Darren Rovell is a sham

His NIL argument makes no sense.

You all know Darren Rovell, the indefatigable sports biz bro currently plying his trade at Action Network. His frenetic tweets about anything and everything having remotely to do with the gargantuan and incredibly lucrative business of sports are … well, sort of impressive, if we’re being honest. He gets to a lot! That guy really has an engine.

What he lacks a lot of the time is a processor. Such is the case this week, as he’s decided to be offended by the fact that college athletes being allowed to earn money from their name, image and likeness has … resulted in college athletes earning money from their name, image and likeness.

More specifically, he is mad that athletes at the schools where boosters were already spending lavishly are now directly getting some of the profits.

Aha! Now you see where our headline came from. It’s a rhetorical device based on his tweet. Clever.

You can go ahead and read that story if you want, but I’ll summarize and dismantle his main argument for you:

But it’s one thing for boosters to set up business deals for incoming athletes. It’s another for boosters to set up a slush fund to lure certain players to the school under the guise of name, image and likeness.

And that’s exactly what Horns with Heart is.

A group of Longhorns boosters announced Monday a fund that will blindly give University of Texas offensive lineman under scholarship $50,000 a year to perform charity work for yet-to-be-disclosed charities.

A slush fund! Let that business jargon roll.

Blindly give! The fact that the coaches at Texas will spend countless hours evaluating and then wooing these players must mean absolutely nothing.

Rovell goes on to argue that this plan is a sham because it’s not based on what he believes the market rate should be for the name, image and likeness of a college football offensive lineman.

Why Rovell believes he should determine the market value of an offensive lineman instead of, you know, the people paying the money is anyone’s guess. Also a mystery: Why Rovell has appointed himself the arbiter of the “spirit” of a movement that has simply returned basic rights to athletes who never should have lost them in the first place.

Rovell sees the Horns with Heart plan as an illegal inducement, meant only to help Texas recruit better:

The very announcement of the fund that offers any Texas offensive lineman an automatic $50,000 is indisputably an inducement because, whether it is overtly mentioned or not, recruits who come to the University of Texas know that their scholarship is tied to a $50,000 a year cash windfall.

But here’s the thing (which Darren knows very well!): Boosters were going to spend big money on making their chosen teams more attractive to recruits anyway. They always have. It’s just that the money went toward things like hiring new coaches or building lavish facilities or outfitting those facilities with slides and barbershops and gourmet food options.

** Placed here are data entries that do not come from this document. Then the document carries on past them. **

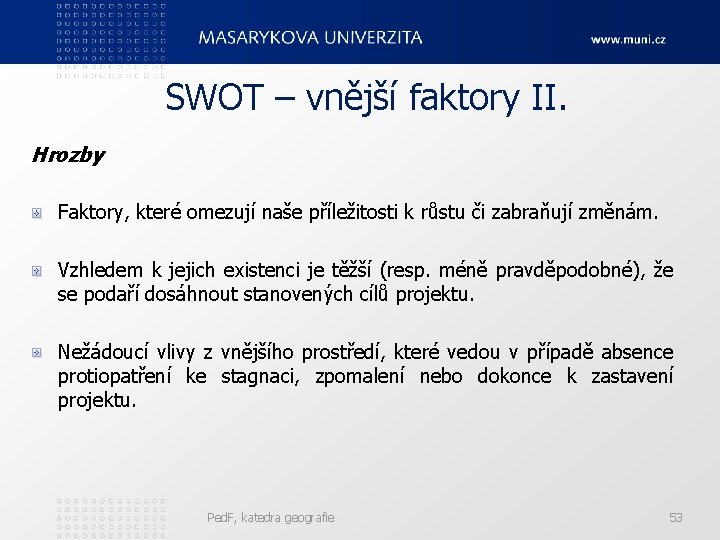 MASARYKOVA UNIVERZITA

www.muni.cz

SWOT – vnější faktory II.

Hrozby

Faktory, které omezují naše příležitosti k růstu či zabraňují změnám.

Vzhledem k jejich existenci je těžší (resp. méně pravděpodobné), že se podaří dosáhnout stanovených cílů projektu.

Nežádoucí vlivy z vnějšího prostředí, které vedou v případě absence protiopatření ke stagnaci, zpomalení nebo dokonce k zastavení projektu.

PedF, katedra geografie

53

Or by establishing actual slush funds used for everything from $20 handshakes to moving a recruit’s parent into a better house.

Donors have been giving money to schools for this sort of goofy stuff for decades now, and the schools never stopped and said “Hey, what about maybe building a new wing of the library instead?” because … here it is … the football players they were going to recruit with those overpaid coaches and gleaming facilities brought tremendous value to the university, regardless of what their name, image and likeness ended up being.

Besides, you don’t think current recruits are already taking into account the possibilities for NIL deals as they make their decisions? They already knew that landing at Texas would create a better chance for a deal than going to SMU or Baylor or Rice. Codifying it changes nothing.

The abolishment of the idea that players shouldn’t be compensated for their name, image and likeness didn’t create some new possibility for boosters to influence the success of their schools; that’s always been the point of their giving. It just meant they could do so by directly compensating those actually playing the games.

Rovell has lived in the numbers underlying sports for so long that he seems incapable of understanding why the people with the money would see college athletes as being worth the investment, even if this is all something of an unknown. He just doesn’t get it:

The (awful) insinuation here is that Gatorade won’t get its money’s worth due to the injury and that this is a valuable lesson for companies considering investing in NIL deals. If Bueckers isn’t on TV getting buckets, how’s she ever going going to deliver on her “market value?!?”

Well, she has 948k followers on Instagram, and they’ll probably see her sip Gatorade as she doggedly works toward a triumphant return.

Rovell is sharp and usually understands what’s coming and how the landscape is shifting. This time, he’s simply missed it.

Here in America, it’s generally accepted that people should go ahead and try to get paid whatever somebody thinks they’re worth. Rovell’s spasm over college athletes came in the same week that news broke he had signed a new $2 million deal.

Good for him. The guy works incredibly hard and realized early on how important the sports business beat would be. I’m not about to question whether I think that’s “market rate” for any reporter anywhere. That’s not for me to decide.

So it is with the young men who eventually get those Horns with Heart deals. They’ve done the work to get recruited to the University of Texas, and a group of boosters there has decided that affiliating with them at the price of $50,000 per year is worth it.

That’s the market rate, and the players at the football powerhouses will be able to demand it, because that’s where the money is, just as it’s always been.